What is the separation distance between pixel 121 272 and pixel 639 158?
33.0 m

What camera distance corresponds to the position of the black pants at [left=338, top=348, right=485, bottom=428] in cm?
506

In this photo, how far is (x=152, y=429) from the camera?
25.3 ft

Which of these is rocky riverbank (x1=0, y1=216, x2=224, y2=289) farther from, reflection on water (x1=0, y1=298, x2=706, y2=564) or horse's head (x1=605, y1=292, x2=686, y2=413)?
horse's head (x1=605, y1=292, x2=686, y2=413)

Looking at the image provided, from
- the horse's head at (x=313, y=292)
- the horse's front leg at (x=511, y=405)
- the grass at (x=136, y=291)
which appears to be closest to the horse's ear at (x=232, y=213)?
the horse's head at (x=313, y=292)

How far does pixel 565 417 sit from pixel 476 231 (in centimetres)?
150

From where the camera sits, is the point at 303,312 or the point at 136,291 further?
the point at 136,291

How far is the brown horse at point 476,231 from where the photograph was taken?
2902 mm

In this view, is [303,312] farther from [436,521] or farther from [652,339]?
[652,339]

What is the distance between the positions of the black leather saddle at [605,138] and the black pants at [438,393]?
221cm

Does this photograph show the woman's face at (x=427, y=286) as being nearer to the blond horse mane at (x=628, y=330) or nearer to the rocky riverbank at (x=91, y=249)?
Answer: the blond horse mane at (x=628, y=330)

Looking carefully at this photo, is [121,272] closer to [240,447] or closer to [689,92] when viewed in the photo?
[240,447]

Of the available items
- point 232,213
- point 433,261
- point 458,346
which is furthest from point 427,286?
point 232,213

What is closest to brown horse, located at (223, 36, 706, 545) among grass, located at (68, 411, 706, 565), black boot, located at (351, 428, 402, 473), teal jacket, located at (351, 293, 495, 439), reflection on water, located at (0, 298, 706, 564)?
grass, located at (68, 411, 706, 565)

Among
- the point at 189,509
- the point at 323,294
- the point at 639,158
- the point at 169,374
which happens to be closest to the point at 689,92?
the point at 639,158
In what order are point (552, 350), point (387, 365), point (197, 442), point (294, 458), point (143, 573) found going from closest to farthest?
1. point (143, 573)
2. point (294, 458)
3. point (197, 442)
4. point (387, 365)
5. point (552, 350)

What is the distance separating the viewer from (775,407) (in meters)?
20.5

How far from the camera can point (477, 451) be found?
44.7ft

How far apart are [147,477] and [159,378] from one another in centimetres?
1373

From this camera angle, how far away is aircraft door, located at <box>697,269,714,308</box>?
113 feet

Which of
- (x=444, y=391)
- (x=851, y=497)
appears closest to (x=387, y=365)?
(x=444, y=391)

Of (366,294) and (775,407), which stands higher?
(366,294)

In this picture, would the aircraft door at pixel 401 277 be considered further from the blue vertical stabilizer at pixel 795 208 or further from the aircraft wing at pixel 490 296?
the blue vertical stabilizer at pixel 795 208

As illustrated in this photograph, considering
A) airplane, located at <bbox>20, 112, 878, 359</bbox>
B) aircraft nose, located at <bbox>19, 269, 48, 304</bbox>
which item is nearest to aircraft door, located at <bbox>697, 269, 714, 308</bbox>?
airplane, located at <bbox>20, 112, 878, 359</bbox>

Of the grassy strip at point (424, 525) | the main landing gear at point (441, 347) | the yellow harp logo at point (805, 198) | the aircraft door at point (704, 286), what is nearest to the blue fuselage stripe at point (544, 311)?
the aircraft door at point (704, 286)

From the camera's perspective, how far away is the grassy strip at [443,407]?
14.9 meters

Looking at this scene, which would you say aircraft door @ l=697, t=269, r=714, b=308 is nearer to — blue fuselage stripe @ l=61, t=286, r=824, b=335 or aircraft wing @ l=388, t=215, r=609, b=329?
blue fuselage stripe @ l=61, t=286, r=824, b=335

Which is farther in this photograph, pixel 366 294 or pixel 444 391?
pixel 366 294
------------
CHALLENGE: Convert the records, from the line containing "Looking at this" through the end of the records, into a Markdown table with columns Row and Line. Number each line in Row and skip blank lines.

REPLY:
| Row | Line |
|---|---|
| 1 | Looking at this scene, which would you say aircraft door @ l=697, t=269, r=714, b=308 is nearer to — blue fuselage stripe @ l=61, t=286, r=824, b=335 or aircraft wing @ l=388, t=215, r=609, b=329? |
| 2 | blue fuselage stripe @ l=61, t=286, r=824, b=335 |
| 3 | Which is farther in this photograph, pixel 366 294 or pixel 444 391? |
| 4 | pixel 366 294 |